Hence, to improve the LSTM accuracy in longer time horizon prediction scenarios, a deeper, more complex network (more nodes and more layers) needs to be established to enable LSTM to efficiently cope with larger data sizes. However, Table 1 shows that the epoch time in the LTLP case is 2085s, and the epoch time rapidly increases with the increase in data size, indicating that the exploration is limited by the existing computing platform performance. Thus, more computing power is required for a more complex LSTM model, which reveals the dependence of the LSTM network on computing power. The LSTM algorithm prediction performance will be significantly improved with a more complex model, while SVM performs better in the exact implementation platform.
Apart from comparing the prediction accuracy of two algorisms, the effectiveness of two methods in various situations is verified in this section. Considering the impact of different seasons, weekdays/weekends, term-time/holiday on load profile.
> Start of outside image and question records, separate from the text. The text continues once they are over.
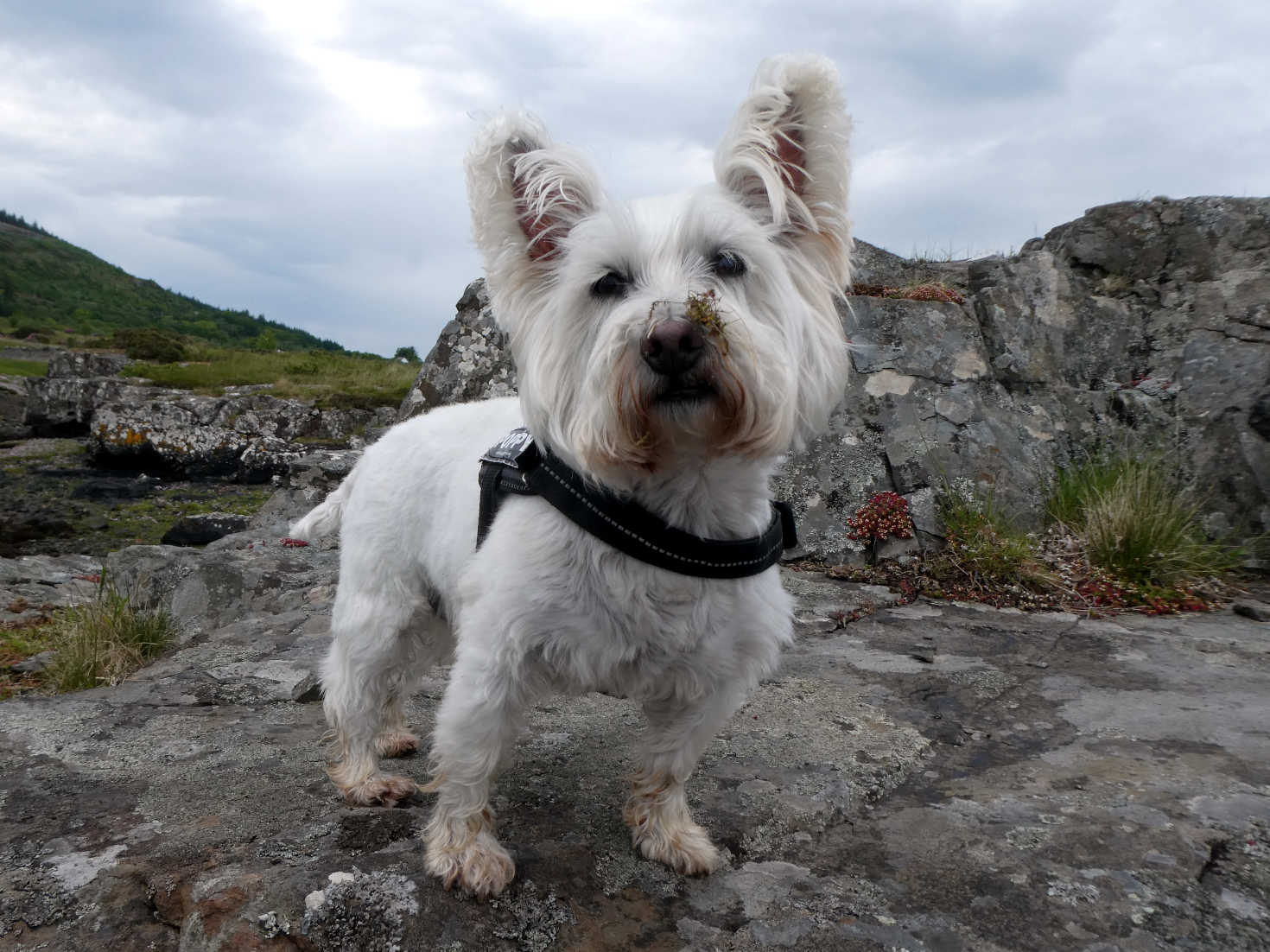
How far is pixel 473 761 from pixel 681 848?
73 cm

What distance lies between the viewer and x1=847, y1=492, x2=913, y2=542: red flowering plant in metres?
6.30

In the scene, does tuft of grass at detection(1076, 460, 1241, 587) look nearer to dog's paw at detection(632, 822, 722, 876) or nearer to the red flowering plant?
the red flowering plant

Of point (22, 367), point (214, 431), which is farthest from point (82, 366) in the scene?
point (22, 367)

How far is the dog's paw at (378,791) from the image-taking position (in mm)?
3119

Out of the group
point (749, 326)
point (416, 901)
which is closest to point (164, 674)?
point (416, 901)

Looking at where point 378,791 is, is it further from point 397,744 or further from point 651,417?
point 651,417

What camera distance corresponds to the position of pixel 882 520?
6.34 m

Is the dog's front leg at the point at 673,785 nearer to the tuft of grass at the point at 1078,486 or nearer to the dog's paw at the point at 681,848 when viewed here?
the dog's paw at the point at 681,848

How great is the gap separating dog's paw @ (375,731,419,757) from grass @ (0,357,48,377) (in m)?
39.4

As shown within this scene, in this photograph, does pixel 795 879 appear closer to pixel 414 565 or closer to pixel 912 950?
pixel 912 950

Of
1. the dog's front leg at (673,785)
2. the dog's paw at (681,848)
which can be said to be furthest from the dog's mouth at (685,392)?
the dog's paw at (681,848)

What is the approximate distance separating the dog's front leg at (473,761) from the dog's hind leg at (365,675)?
0.70 m

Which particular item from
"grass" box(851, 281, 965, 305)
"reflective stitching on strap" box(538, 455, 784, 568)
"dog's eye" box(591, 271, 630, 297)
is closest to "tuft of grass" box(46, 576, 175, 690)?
"reflective stitching on strap" box(538, 455, 784, 568)

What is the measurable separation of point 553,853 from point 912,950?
3.65 ft
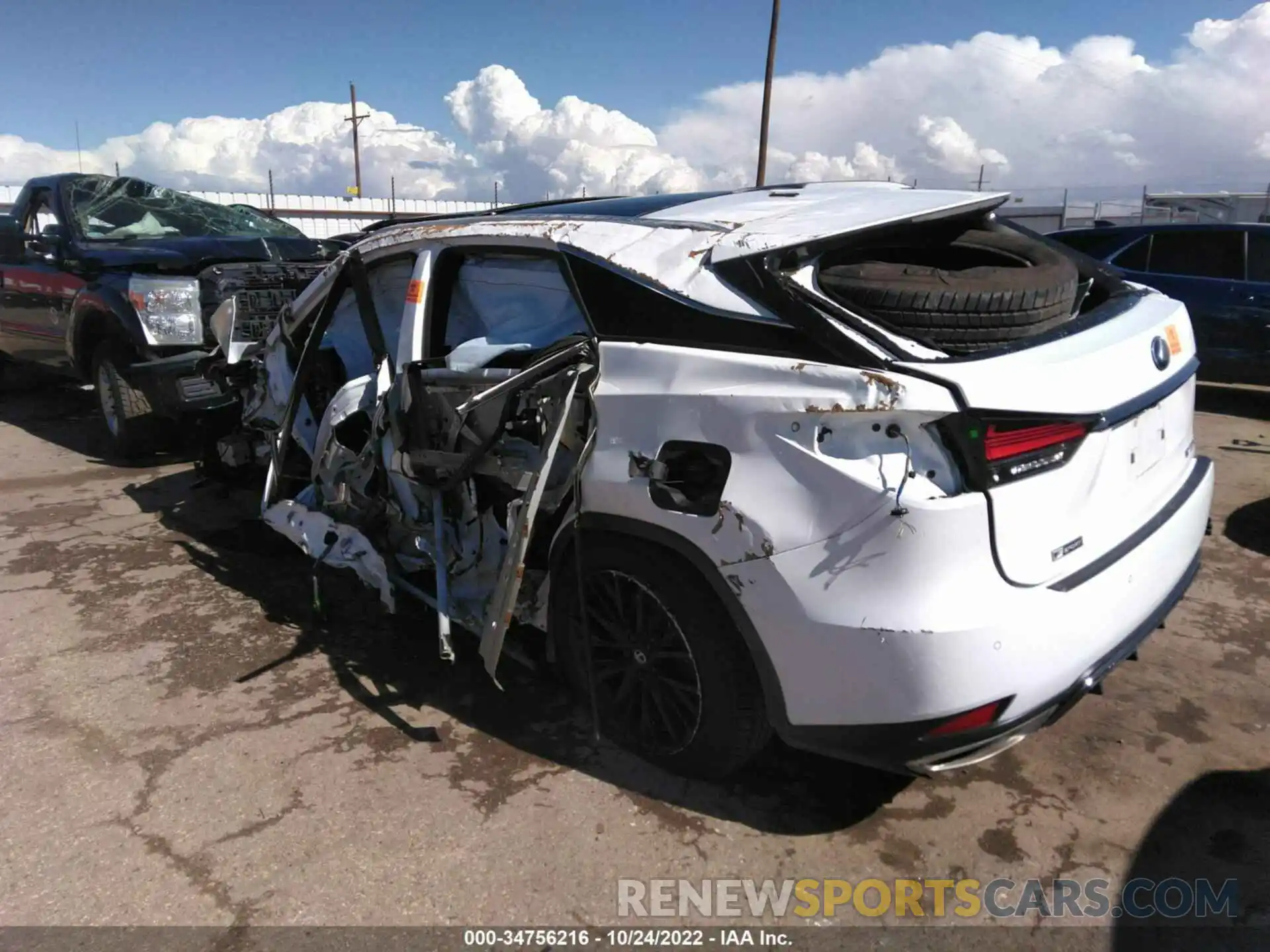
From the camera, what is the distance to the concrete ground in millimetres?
2367

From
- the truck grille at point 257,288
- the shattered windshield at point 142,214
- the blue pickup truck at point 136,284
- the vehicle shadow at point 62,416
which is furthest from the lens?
the shattered windshield at point 142,214

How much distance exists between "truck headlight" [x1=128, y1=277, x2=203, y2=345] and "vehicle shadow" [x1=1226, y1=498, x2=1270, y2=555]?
6429 millimetres

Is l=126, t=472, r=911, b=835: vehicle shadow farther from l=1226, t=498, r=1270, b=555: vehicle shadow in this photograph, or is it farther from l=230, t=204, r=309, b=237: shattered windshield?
l=230, t=204, r=309, b=237: shattered windshield

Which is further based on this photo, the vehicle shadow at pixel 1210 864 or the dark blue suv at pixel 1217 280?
the dark blue suv at pixel 1217 280

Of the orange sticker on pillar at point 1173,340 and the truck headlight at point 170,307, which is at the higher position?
the orange sticker on pillar at point 1173,340

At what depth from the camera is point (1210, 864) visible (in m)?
2.37

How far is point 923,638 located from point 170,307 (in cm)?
560

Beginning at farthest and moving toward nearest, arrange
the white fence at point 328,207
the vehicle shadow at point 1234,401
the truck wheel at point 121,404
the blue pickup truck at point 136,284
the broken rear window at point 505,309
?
the white fence at point 328,207
the vehicle shadow at point 1234,401
the truck wheel at point 121,404
the blue pickup truck at point 136,284
the broken rear window at point 505,309

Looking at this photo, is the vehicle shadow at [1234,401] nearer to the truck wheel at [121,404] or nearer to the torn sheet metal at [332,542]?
the torn sheet metal at [332,542]

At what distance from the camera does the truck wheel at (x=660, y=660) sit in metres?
2.43

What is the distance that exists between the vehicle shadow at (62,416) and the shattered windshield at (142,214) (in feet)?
5.58

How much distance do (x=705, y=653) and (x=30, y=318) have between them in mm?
7425

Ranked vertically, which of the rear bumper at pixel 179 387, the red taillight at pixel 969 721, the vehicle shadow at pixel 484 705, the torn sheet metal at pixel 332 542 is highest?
the rear bumper at pixel 179 387

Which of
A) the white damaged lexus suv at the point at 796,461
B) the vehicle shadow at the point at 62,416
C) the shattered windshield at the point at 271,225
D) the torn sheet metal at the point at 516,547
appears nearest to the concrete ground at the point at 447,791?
the white damaged lexus suv at the point at 796,461
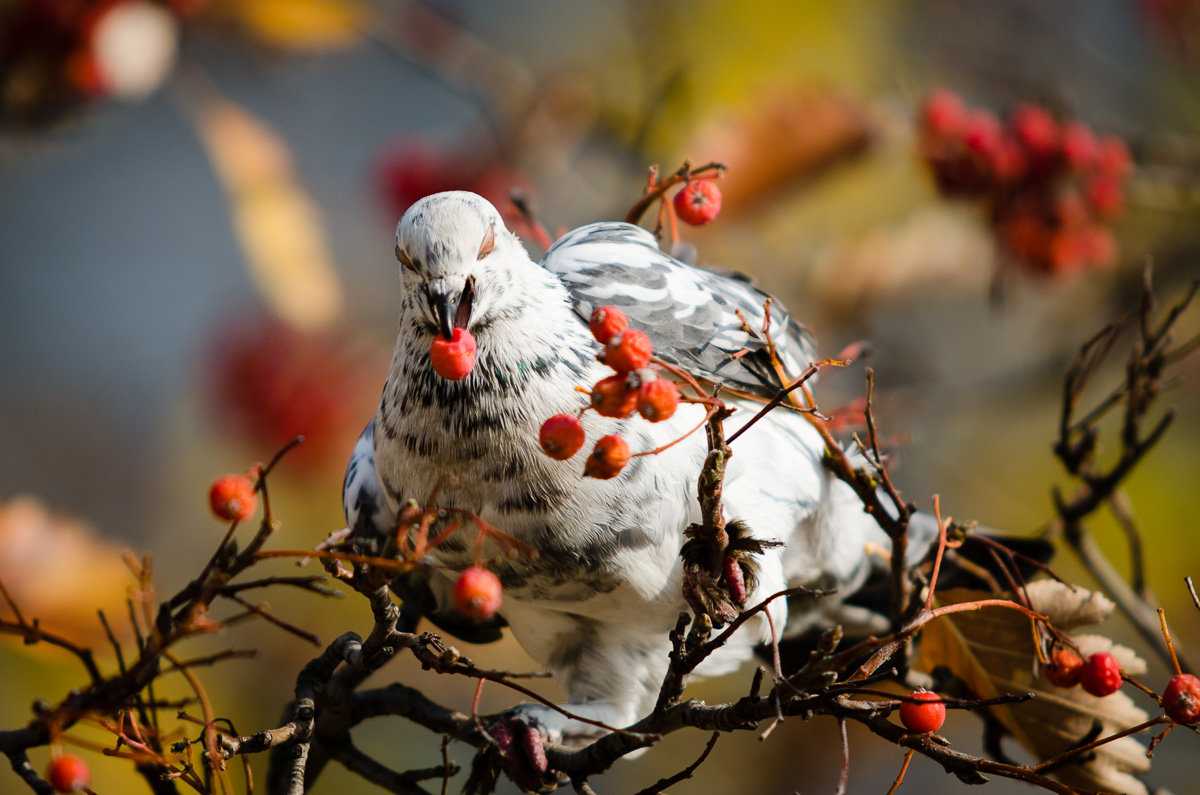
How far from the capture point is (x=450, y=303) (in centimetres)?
81

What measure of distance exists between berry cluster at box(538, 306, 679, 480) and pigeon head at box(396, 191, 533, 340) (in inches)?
5.3

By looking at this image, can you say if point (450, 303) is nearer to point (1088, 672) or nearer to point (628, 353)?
point (628, 353)

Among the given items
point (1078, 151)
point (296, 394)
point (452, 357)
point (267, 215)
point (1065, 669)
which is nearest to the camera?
point (452, 357)

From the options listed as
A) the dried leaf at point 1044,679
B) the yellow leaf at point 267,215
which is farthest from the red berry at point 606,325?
the yellow leaf at point 267,215

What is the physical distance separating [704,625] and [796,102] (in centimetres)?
148

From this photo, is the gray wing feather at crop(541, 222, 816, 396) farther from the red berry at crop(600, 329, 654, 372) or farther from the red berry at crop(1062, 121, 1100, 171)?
the red berry at crop(1062, 121, 1100, 171)

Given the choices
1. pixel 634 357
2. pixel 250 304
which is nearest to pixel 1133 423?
pixel 634 357

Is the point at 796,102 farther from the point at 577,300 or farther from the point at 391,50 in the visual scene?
the point at 577,300

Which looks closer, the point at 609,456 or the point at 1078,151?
the point at 609,456

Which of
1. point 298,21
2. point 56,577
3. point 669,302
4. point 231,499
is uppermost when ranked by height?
point 298,21

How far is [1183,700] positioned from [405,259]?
0.66 metres

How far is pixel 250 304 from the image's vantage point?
2865mm

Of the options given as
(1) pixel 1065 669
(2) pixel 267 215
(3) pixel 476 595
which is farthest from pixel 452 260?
(2) pixel 267 215

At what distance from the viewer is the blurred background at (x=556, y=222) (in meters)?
1.85
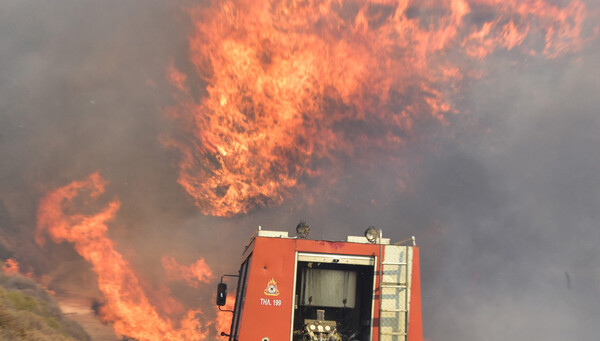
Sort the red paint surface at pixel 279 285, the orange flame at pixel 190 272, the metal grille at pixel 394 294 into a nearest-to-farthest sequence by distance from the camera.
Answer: the red paint surface at pixel 279 285 → the metal grille at pixel 394 294 → the orange flame at pixel 190 272

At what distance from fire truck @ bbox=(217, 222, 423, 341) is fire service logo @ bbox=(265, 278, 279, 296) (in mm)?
17

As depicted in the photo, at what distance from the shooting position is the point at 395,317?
7.85 metres

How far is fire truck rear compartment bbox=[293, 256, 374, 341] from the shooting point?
859 cm

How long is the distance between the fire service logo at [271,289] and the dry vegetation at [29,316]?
608cm

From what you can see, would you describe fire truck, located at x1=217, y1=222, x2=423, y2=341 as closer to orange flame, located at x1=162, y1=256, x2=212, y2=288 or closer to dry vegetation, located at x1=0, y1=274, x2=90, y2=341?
→ dry vegetation, located at x1=0, y1=274, x2=90, y2=341

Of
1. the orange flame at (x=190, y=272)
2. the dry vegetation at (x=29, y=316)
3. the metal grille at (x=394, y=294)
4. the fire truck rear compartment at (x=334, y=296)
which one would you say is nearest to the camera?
the metal grille at (x=394, y=294)

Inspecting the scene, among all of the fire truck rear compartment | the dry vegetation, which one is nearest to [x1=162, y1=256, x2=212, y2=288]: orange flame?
the dry vegetation

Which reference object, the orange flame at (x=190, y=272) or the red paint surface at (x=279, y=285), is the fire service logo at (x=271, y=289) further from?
the orange flame at (x=190, y=272)

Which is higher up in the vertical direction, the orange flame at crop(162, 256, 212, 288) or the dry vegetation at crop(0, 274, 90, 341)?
the orange flame at crop(162, 256, 212, 288)

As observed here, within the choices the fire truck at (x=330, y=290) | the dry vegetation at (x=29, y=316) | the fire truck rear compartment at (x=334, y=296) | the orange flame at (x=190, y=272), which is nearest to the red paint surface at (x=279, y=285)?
the fire truck at (x=330, y=290)

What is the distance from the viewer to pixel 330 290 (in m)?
8.71

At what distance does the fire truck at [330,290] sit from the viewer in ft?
25.4

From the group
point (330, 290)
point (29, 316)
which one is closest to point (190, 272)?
point (29, 316)

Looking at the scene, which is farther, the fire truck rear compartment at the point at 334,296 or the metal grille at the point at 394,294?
the fire truck rear compartment at the point at 334,296
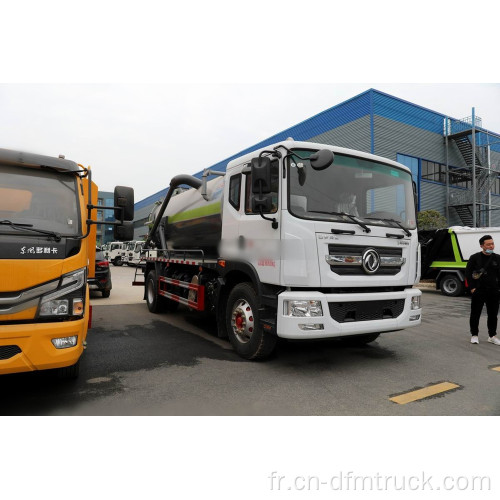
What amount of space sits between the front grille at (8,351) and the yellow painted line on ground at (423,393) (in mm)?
3534

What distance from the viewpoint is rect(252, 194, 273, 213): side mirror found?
4.46 metres

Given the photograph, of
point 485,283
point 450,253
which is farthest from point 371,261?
point 450,253

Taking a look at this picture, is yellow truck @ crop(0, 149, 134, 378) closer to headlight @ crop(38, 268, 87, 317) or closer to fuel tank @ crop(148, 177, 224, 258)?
headlight @ crop(38, 268, 87, 317)

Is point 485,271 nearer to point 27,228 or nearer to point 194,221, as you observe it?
point 194,221

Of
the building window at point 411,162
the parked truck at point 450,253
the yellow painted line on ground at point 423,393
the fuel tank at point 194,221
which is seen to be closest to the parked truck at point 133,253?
the building window at point 411,162

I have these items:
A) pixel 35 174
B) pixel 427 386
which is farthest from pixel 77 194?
pixel 427 386

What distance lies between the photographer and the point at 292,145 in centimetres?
449

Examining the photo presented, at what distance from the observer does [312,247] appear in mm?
4258

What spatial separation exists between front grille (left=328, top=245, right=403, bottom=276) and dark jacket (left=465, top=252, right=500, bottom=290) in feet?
6.41

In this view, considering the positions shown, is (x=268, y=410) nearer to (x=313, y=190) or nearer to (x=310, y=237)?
(x=310, y=237)

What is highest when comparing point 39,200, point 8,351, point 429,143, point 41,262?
point 429,143

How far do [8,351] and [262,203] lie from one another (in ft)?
9.37

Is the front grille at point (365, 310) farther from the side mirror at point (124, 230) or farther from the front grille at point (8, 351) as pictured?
the front grille at point (8, 351)

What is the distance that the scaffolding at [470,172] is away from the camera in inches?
986
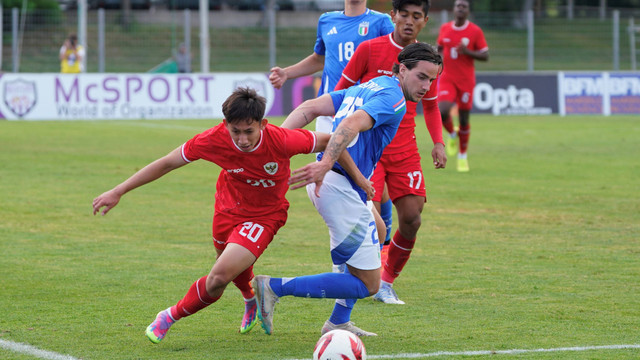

Four typical days belonging to the weekday, weekend, term time and holiday are respectively chosen according to USTLP and STLP cases. For MTLP and LTLP cases, one typical week and month located in terms of time and holiday are determined. The model metric (RMSE, MAE and MAPE (%)) for all scenarios are presented in Table 4 and Table 5, and Figure 13.
It can be concluded from Table 4 and Table 5 that there is no significant fluctuation for model metrics across four seasons, indicating a relatively stable prediction performance for different seasons throughout the year. However, for MTLP and LTLP cases, the prediction accuracy of the two methods for weeks or months on holiday is lower than that in term time. This is because people’s life patterns are more irregular during the holidays, increasing the complexity of load forecasting.

4.4. Blind Test

The blind test is often used to cross-validate the results of load prediction without waiting for events to occur [44]. A stable and good load prediction model should perform well on unseen data, showing the generalisation ability of this model [45]. Note that the blind data cannot be used for training or fitting the model and the model selection. Therefore, the October data in 2021 is determined as the blind date. The load in October is predicted through the data in September 2021. The blind test results of the two algorisms for the STLP, MTLP and LTLP prediction cases are presented in Figure 14 and Figure 15. The model metric for the four scenarios is shown in Table 6.
The blind test result also verifies that LSTM performs better in the STLP case and SVM achieves better prediction performance for MTLP and LTLP cases.

5. Conclusions

In this paper, two computational algorithms, LSTM and SVM, were introduced and developed in the establishment of the load prediction model. They were adapted to conduct the load prediction based on selected features and historical campus half-hour recorded load demand data in four different prediction time horizons. Prediction performance was evaluated through two aspects: training/epoch time and prediction accuracy for comparison. It was found that both methods had higher prediction accuracy for shorter time horizon prediction scenarios, indicating better applicability in shorter time horizon prediction. Comparison showed that the LSTM had a higher prediction accuracy according to ultra-short and short-term load prediction, while SVM predicted better for medium- and long-term scenarios; the prediction accuracy was also verified through the blind test. Furthermore, the training time for SVM was shorter in medium- and long-term cases, confirming the high dependence of LSTM prediction accuracy on the computing power of the computer.
The existing platform limited the performance of LSTM in longer time horizon scenarios. So, a more complex LSTM model could be constructed in further stages with more nodes and hidden layers to improve its prediction accuracy when facing larger data sizes. The strategy of selecting hyperparameters can be improved with some algorithms, such as combining the model with the fish swarm algorithm. In addition, some more advanced artificial intelligence algorithms, which have been applied in dealing with time series data, can be compared with the existing two algorithms in more scenarios.

Author Contributions

Conceptualization, J.W.; methodology, S.Z. and J.L.; software, S.Z. and J.L.; validation, S.Z. and J.L.; investigation, S.Z. and J.W.; data curation, J.L.; writing—original draft preparation, S.Z. and J.L.; writing—review and editing, S.Z. and J.W.; visualization, S.Z. and J.L.; supervision, J.W.; funding acquisition, J.W. All authors have read and agreed to the published version of the manuscript.

Funding

This work is partially supported by EPSRC Supergen Energy Storage Network Plus (EP/S032622/1) and the PhD studentship from the University of Warwick.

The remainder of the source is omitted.